I was not cut out for this.

I could handle police chasing me out of towns, screaming, sobbing students, culture shock, sleeping on hard floors, being covered with mosquito bites, eating with my hands off of banana leaves. I could handle severe, debilitating pain, and working with controlling, manipulative co-leaders. Sullen teenagers? They intrigued me. I loved challenges.

I was not prepared for planning my life around naptimes.

I was not prepared for facing continual failure--working all day long toward a clean, organized house and obedient children, but at the end of the day, facing a disaster wherever my eyes rest, and disobedient children to boot.

I was not prepared for never being able to sit down and read--ANYTHING--without a continual stream of, "Mommy? Can you...? Mommy? Can I...?"

I was not prepared for wrestling with the hard questions I had never thought about. Like, if you think your kid has lied, but you're not sure, do you punish them, or risk launching them into a pattern of lying that will take you years to purge out of their system? Should I spank, then hug, or hug, then spank? What if my kid wants to hug me the whole time they are in time out--is that rewarding disobedience, or showing that punishment is loving?

I only thought I liked challenges. What I really liked was CONQUERING challenges. I loved reaching the top of the cliff and looking down on what I had climbed. I loved the thrill of pitting myself against a day and coming out victorious. But this continual, grinding facing of myself, my weaknesses, my insecurities? Not so much.

I was not cut out for this.

But the great thing is, God cut this out for me. He ordained that I face myself, find out who I am, and in the process, learn to love like I have never loved before.

This weekend, feeling a little suffocated, I took a little time out to go away for a walk and pray. Alan was playing with the kids in the yard, but they saw me walking away. "Mommy!" went up the unanimous squeal, and everyone dashed to me, to hang on my legs and make me feel like screaming. I hugged them all, disentangled myself and ordered them to go to Daddy. Relief mingled with wistfulness as I watched them bound up the hill toward him. I could hardly tear my eyes away from their sweet little figures! Such stifling responsibility. Such intoxicating love.

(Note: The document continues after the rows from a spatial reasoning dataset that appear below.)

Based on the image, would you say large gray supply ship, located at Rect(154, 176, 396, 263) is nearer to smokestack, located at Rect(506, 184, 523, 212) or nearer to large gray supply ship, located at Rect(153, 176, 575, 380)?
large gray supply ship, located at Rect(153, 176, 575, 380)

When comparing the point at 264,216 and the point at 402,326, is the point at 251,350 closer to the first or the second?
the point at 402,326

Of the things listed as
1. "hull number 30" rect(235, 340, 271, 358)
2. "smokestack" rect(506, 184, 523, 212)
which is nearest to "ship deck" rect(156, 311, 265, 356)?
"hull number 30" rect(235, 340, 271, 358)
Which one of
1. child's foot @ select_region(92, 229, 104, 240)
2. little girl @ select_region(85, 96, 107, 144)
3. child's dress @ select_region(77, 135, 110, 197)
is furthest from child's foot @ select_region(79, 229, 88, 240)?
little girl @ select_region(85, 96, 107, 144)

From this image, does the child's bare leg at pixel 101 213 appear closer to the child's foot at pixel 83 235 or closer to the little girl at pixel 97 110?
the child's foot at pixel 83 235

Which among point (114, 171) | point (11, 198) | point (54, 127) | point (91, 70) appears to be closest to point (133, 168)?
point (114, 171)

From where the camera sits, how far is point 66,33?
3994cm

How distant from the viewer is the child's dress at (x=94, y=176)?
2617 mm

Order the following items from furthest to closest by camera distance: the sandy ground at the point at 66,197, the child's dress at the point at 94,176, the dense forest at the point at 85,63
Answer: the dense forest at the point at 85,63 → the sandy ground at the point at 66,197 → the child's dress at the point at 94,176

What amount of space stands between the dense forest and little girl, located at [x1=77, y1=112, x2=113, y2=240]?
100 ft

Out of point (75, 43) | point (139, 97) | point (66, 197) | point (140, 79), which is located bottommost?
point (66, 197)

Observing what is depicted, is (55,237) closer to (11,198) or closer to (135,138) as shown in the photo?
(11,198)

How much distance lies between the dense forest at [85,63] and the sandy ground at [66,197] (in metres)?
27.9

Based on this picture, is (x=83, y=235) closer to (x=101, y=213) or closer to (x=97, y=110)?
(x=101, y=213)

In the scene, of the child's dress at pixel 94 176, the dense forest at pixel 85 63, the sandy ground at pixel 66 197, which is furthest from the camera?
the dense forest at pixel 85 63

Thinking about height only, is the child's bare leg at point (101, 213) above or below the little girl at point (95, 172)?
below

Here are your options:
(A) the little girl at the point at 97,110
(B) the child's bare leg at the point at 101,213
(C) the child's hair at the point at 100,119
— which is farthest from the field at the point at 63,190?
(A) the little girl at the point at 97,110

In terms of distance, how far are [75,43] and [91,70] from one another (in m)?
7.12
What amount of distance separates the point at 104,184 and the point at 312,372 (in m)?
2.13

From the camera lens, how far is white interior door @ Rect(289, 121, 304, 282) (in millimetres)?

Why do I write all of this? (LOL...I'm not sure!) I guess I wonder what people think of me sometimes. I hang around with all of these awesome college students, and I hear about their dreams and goals. They feel so confident of what they want to do, who they want to marry, who they are. And I think, well, that's a good thing. I loved that feeling. "I know what I'm going to do today, and tomorrow, and for the rest of my life..." But life's road has bends that you can never imagine, and here I am, on a totally different page than I ever dreamed I'd be--a boring, stay-at-home, homeschooling mom (school starts tomorrow for Anaya), days plotted out carefully in order to get meals cooked, laundry done, groceries bought, bills paid, children disciplined, floors swept, and manners taught. I sit down in the doctor's office and choose Parenting magazine out of the stack--who could have imagined? It just wasn't me. But I can't say it isn't me now. I'm starting to settle into being a different person than I used to be. I don't want to climb mountains, sleep on the street with the homeless, or raft dangerous rivers, because my kids might think that that's a good idea, and it's not, because they could get hurt, or die...

My paradigm is just so different, sometimes I look in the mirror and can't believe I'm me.

But in some ways, maybe I like the new me better.

And what about the old, adventurous me? The one who has a vision and a passion for a school? The one who felt she would just die if she couldn't make it happen?

Well...let's just say that some things never change. And I'm learning that dreams shatter, but visions bend.